Illustrative Scenarios
- Murder (Section 302): A deep abdominal stab causes internal organ damage; after a week the victim dies of peritonitis. Even though peritonitis is the “immediate” cause, the original wound is the proximate cause—murder under Clause Thirdly.
- Murder (Section 302) despite delayed death: A spinal injury causes paraplegia; months later, the victim dies from septic shock due to infected bedsores and pneumonia. The complications are the natural sequelae—chain intact—Section 302 still applies.
- Not murder (causation breaks): A minor, non‑dangerous injury heals. Much later, an entirely independent, unexpected condition causes death unrelated to the original assault. Here, the causal chain is broken; murder liability may not attach.
- Attempt to murder (Section 307): The accused fires at the chest but misses. No injury occurs, yet the act—accompanied by an intention/knowledge as per Section 300 and inherently capable of causing death—makes out Section 307.
Key Principles Articulated by the Supreme Court
The Court distilled nine guiding principles (paraphrased for clarity) that courts must apply when death is delayed due to complications:
- If the injury was fatal and intended to cause death, subsequent septicemia or complications do not change the offence—still murder (Section 300 “Firstly”).
- If the intended injuries were sufficient in the ordinary course to cause death, delayed death due to complications remains murder (Section 300 “Thirdly”).
- If injuries were imminently dangerous and other elements are satisfied, delayed death does not prevent the offence from being murder (Section 300 “Fourthly”).
- Whether good medical treatment might have prevented death is irrelevant to classifying the offence.
- If supervening causes are attributable to the injuries, the assailant remains liable for causing death even if death was not the immediate result of the injuries.
- Courts must distinguish between (a) remote, improbable complications (suggesting the injury may not be sufficient in the ordinary course), and (b) complications that are practically inevitable sequences of the injury (strongly supporting murder under Section 302).
- Even if no single injury is independently sufficient to cause death, their cumulative effect may be sufficient in the ordinary course—courts can infer murderous intent from the totality.
- The presence of an intervening cause is not determinative; the question is whether death was only a remote possibility or a reasonably contemplated result in due course of nature.
- Where death is delayed, courts should evaluate the nature of injury and whether complications are natural/probable. If the chain is intact, liability for murder stands; if broken by unexpected new mischief, the causal link fails.
Conclusion
Maniklal Sahu v. State of Chhattisgarh (2025 INSC 1107) is a clarifying precedent on causation and mens rea that will heavily influence homicide jurisprudence in India. The Supreme Court’s decision:
- Reaffirms that delayed death due to septicemia, pneumonia, and similar complications commonly associated with severe injuries does not diminish liability from murder (Section 302) to attempt (Section 307) when the chain of causation is intact.

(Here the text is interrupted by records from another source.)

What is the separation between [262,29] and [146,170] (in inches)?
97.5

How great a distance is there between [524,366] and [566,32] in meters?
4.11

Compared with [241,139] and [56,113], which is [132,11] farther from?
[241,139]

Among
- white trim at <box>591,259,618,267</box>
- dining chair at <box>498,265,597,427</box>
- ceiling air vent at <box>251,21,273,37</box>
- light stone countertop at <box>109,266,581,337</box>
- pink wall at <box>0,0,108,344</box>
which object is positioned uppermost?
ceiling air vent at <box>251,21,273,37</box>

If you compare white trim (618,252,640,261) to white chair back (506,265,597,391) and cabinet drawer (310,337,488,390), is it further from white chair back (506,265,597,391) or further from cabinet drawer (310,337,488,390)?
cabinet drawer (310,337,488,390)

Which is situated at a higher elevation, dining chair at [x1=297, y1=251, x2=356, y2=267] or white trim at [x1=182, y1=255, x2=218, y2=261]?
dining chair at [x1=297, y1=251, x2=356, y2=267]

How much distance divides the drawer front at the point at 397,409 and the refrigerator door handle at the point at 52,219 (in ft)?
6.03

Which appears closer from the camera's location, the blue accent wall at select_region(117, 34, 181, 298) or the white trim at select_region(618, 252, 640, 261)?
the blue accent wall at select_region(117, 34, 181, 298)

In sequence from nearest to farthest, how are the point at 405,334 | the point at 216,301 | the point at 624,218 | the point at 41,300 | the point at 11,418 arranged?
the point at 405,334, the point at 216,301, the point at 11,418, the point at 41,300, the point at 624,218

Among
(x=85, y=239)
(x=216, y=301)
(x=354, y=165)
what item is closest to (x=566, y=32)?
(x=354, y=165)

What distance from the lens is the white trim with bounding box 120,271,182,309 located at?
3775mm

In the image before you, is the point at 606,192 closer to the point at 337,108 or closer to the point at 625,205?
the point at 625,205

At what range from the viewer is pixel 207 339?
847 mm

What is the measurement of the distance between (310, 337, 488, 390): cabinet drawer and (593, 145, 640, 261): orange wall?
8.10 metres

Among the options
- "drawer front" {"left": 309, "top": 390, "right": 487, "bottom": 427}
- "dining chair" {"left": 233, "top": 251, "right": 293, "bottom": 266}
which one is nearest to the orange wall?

- Reasserts the force of Explanation 2 to Section 299 IPC—treatment adequacy is legally irrelevant to liability once death is caused by injury.

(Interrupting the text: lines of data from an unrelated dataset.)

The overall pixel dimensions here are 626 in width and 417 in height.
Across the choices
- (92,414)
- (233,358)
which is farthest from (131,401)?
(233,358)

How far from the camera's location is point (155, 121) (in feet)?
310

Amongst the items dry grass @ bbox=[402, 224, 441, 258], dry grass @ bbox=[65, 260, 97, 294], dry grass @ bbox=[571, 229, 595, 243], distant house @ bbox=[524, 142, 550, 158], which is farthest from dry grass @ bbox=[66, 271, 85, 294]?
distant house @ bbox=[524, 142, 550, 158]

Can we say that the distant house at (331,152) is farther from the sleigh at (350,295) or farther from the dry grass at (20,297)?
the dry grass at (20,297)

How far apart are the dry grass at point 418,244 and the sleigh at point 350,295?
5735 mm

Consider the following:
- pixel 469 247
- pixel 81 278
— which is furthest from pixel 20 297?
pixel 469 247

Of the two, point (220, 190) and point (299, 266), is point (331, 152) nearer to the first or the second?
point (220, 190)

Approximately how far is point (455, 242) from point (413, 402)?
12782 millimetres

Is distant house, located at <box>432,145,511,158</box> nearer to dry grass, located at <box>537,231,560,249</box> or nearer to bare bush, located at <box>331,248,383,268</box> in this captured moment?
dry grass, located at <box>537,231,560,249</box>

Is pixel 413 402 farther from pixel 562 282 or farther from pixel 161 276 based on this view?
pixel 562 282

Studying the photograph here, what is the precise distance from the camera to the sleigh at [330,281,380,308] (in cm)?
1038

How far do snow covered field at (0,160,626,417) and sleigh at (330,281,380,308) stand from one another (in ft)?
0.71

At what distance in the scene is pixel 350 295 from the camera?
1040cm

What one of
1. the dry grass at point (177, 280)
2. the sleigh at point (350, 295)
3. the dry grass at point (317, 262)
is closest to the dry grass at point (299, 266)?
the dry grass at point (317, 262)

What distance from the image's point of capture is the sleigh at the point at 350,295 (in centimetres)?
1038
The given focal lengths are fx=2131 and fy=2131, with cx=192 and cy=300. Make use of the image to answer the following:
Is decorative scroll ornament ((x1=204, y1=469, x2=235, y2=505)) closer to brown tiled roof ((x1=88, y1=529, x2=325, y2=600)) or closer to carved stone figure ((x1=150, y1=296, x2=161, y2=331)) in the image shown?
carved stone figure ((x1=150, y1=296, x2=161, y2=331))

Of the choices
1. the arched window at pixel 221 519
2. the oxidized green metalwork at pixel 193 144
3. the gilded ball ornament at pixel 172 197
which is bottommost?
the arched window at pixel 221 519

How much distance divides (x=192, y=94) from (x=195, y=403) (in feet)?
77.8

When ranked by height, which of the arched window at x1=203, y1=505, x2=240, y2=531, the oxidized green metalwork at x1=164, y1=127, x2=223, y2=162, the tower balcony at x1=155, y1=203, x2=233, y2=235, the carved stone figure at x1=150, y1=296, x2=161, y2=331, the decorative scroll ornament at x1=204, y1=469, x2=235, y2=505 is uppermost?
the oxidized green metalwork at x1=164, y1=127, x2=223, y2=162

- Recalibrates analysis under Section 307 IPC by insisting on mens rea of the Section 300 kind and that the act be inherently capable of causing death, even if no injury or fatal result actually ensues.
- Equips courts with a nine‑principle framework that focuses on proximate cause, foreseeability, and the ordinary course of nature, instead of lapse‑of‑time or hindsight assessments of medical care.
While the Court ultimately dismissed the convict’s appeal for want of a State challenge to restore Section 302, it unmistakably corrected the legal route for future cases. Henceforth, downgrading murder to attempt solely because death follows a prolonged clinical course will be an error. The jurisprudence prioritizes causation, intention, and the inherent lethality of the inflicted injury—ensuring doctrinal coherence and fairness in homicide adjudication.